This section is from the book "Economical Cookery", by Marion Harris Neil. Also available from Amazon: Economical Cookery (1918).
"Variety is the mother of enjoyment."
All ingredients for puddings should be fresh and of good quality. It is a false economy to use for them any materials that have been too long stored, as the slightest degree of musti-ness in any one of the articles will spoil all that are combined with it. Eggs should always be broken separately into a cup before they are added to the other ingredients, as a single bad one will occasion the loss of many when this precaution is neglected.

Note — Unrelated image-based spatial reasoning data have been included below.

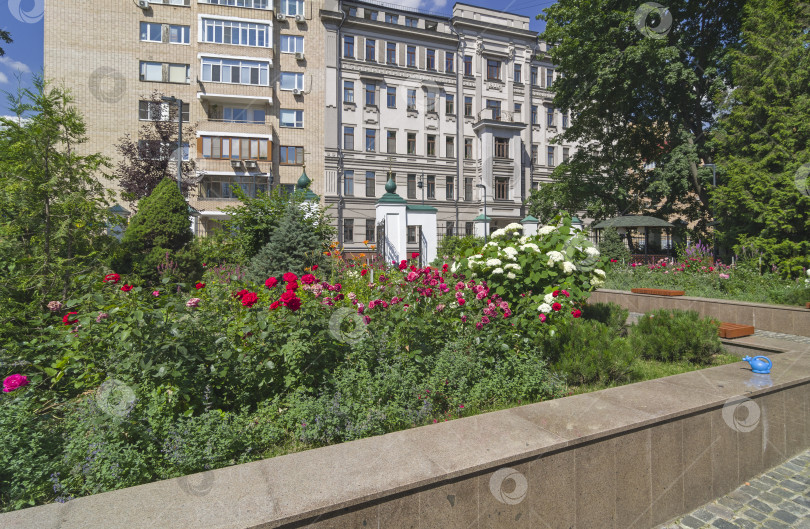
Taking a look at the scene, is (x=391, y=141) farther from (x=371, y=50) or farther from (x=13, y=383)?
(x=13, y=383)

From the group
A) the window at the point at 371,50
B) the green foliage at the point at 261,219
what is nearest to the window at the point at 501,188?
the window at the point at 371,50

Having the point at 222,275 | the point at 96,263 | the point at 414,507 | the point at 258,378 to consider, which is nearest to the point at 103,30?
the point at 222,275

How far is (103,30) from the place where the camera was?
1012 inches

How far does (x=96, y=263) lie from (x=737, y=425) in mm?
7192

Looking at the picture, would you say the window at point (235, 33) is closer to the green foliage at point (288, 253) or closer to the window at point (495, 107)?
the window at point (495, 107)

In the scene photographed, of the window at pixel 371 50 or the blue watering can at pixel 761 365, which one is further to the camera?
the window at pixel 371 50

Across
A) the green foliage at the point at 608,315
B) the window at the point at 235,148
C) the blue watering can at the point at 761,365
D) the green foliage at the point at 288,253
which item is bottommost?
the blue watering can at the point at 761,365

The perfect sweetness of suet and milk should be especially attended to before they are mixed into a pudding, as nothing can be more offensive than the first when it is kept too long, nor worse in its effect than the curdling of the milk, which is the certain result of its being soured.

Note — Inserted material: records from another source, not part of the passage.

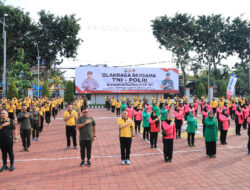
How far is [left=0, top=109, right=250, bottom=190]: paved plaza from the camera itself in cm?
563

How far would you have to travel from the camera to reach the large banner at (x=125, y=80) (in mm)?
35094

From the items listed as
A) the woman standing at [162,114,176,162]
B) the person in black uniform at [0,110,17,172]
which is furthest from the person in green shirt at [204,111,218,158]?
the person in black uniform at [0,110,17,172]

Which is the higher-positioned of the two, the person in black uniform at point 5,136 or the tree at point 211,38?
the tree at point 211,38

Fruits should be cleaned with great care; the rinds of oranges and lemons grated lightly off, that the bitter part of the skin may be avoided; if pared, they should be cut as thin as possible.
A very little salt improves all sweet puddings, taking off the insipidity and bringing out the full flavor of the other ingredients, but its presence should not be perceptible.

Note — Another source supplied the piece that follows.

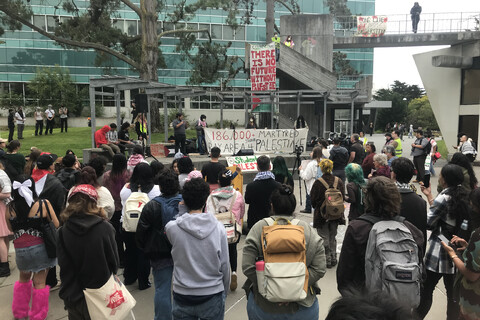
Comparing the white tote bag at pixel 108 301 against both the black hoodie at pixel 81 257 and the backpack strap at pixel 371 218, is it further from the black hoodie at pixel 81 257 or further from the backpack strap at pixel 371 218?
the backpack strap at pixel 371 218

Puddings are as a rule either boiled, steamed, or baked. When boiling puddings, the mold or bowl must be quite full, or the water will get in. Cover with a greased paper, then tie a cloth over the top, and tie the four corners of the cloth across. Place the pudding in a saucepan with boiling water to well cover, and keep the water boiling the whole time. If more water be added, it must be boiling.
For pudding cloths, use material such as linen or cheesecloth. Puddings are lighter when steamed than when boiled, but a longer time must then be allowed for cooking, from one third to twice the time. In steaming puddings, have them at a uniform heat all the time, and be careful not to lift the lid off the pan for the first thirty minutes. When steaming a pudding, the mold need not be quite full, but it must be covered with a greased paper or lid to keep the water out. Very light puddings, such as custards or souffles, should be placed in a steamer. Puddings made of suet may stand in a saucepan with boiling water to come about a third the depth of the mold, taking care that the water does not boil over into the pudding. Most of the suet puddings, mixed a little softer, are excellent baked in a pudding dish. Cornstarch for puddings must be well cooked, from eight to ten minutes. Batters must be well beaten and allowed to stand for thirty minutes or longer before cooking, because the starch in the flour swells. Batter puddings should be put into a quick oven. Puddings composed principally of eggs and milk should be gently cooked, as strong heat will cause them to curdle. When a pudding is served it should round out the meal, furnishing something that is lacking. If the meal has not contained enough starchy food, use a pudding made of bread, tapioca, rice, or corn meal.